Yvette Nicole Brown is an actress and Alzheimer's Association Celebrity Champion. Known for her roles on NBC's “Community” and the film “Avengers: Endgame,” she is currently hosting the new Disney+ children’s game show “The Big Fib.”
I always had a close relationship with my father, one of the loveliest of men. Then six years ago, there were signs that something was wrong.
When Dad was still living in Ohio and I would call him from Los Angeles, it seemed like bits of him were slipping away. I was on the television show “Community” at the time and we were coming to the end of the season. I said to myself, “I’m just going to go get him.” I packed his home up and brought him to California. Eventually, a neurologist diagnosed him with Alzheimer’s disease.
Making him safe and getting him a diagnosis is the hardest thing I've ever done. That day I went to get him, he was at his worst. Today, I look for the good in the bad, and I am always learning.
Here's what I want everyone to know:
1. Some days are better than others
Dad seemed to pick a certain time frame in his life that he remembered better than others and his mind camped out there. His sweet spot is around ages 15 to 25. I didn’t exist at that point in his life, so any time he shares something from when I was a baby or when I was in high school, I know a door that was previously closed has been opened back up. It’s like the glimmer of hope for any caregiver: Tomorrow can always be a better day. I cling to that, no matter how bad today is.
2. Appreciate special moments
I don’t know how much longer I’m going to have my Dad in my life, so I soak up as much time as I have with him. One blessing is that he still has an amazing sense of humor, which has made this entire experience a joy. I know that sounds like a strange thing to say — it’s such a horrible disease. But I am the one who gets to remind him of who people are and who he was. I know that if the situation were reversed, he would do the same for me. I savor those moments as they come.
3. Embrace music
My Dad loves music. He used to be a bass singer in a doo-wop group! I now know how amazing music is for those living with Alzheimer’s. As we went through stacks of his records, deciding what to keep and what to donate, he would tell me a story about the first time he heard a particular record or why the singer was so amazing. Those stacks of records are like a living diary and he is still able to piece together memories of the past.
When I stream music from R&B singer Frankie Lymon, he immediately comes to life with stories from when he was a kid. I can almost see him relive those moments as he speaks about them, all encouraged by the music. He loves “The Five Heartbeats,” “The Temptations” and James Brown. He loves, loves, LOVES music. He always has and he still does. Today, we embrace music together.
4. Be open, be prepared
Because I’ve been open about my Dad’s diagnosis, I’ve been able to listen to other caregivers facing the disease. This is one way I found the resources I needed as a caregiver. Alzheimer’s is the kind of disease that makes you roll up your sleeves and get into the trenches. But you have to know what you're up against, and being prepared will make all the difference for you and your loved one.

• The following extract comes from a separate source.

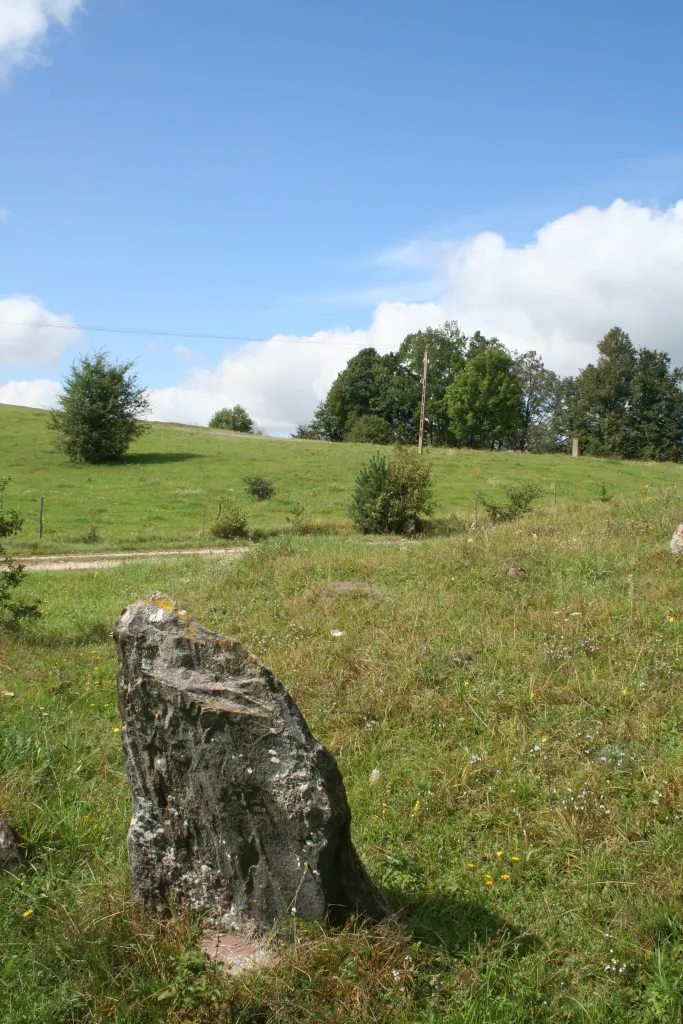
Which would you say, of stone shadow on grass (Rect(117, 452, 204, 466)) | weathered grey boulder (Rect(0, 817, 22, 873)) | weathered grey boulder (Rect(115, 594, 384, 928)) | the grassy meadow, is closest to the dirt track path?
the grassy meadow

When people tell me that their mom or dad is exhibiting signs of Alzheimer’s, the first thing I tell them to do is to make sure they have the power of attorney in place. I told Dad, “I don’t want to control you. I want to know what your wishes are. I want to be able to immediately step in and take care of your finances and everything else, because there will be a time when you can no longer make those decisions on your own. I want to be prepared for both of us.”
5. Take care
My Dad’s dear sister Shirley took care of their father when he had Alzheimer's. Talking to my aunt about what it was like taking care of granddad made me scared for what was to come, but I also saw how she handled it so gracefully. She helped me feel equipped to embark on this journey with Dad and was the one who gave me the confidence to be vocal about his diagnosis. She was truly my godsend. (She has since passed away.)
Now, I always leave conversations with other caregivers by telling them to take care of themselves as well as the person with the disease. Yes, I've probably heard the phrase "self-care" more in the last six years than I've heard it in my entire life, and I know why. The littlest bit of respite can mean the difference between thriving and crashing. It’s a blessing to walk this path with your loved one as the keeper of their memories in their greatest time of need, but you also have to care for yourself.
6. Fight back
Alzheimer’s is taking away the vibrancy of people we love. Becoming educated and informed about the disease will help us all fight it together. That's why I support the Alzheimer's Association. I am ready for a cure and I am willing to fight for it as long as I must, for my father and for yours.
Today, for now, my Dad has me and I have him, and we are taking this journey together. Some days he'll say, “Thanks for coming to get me.” It makes me happy he still is at a point where he understands that I saw his need and filled it, because that's what he did for me my entire life. I love you, Dad. Happy, happy Father’s Day.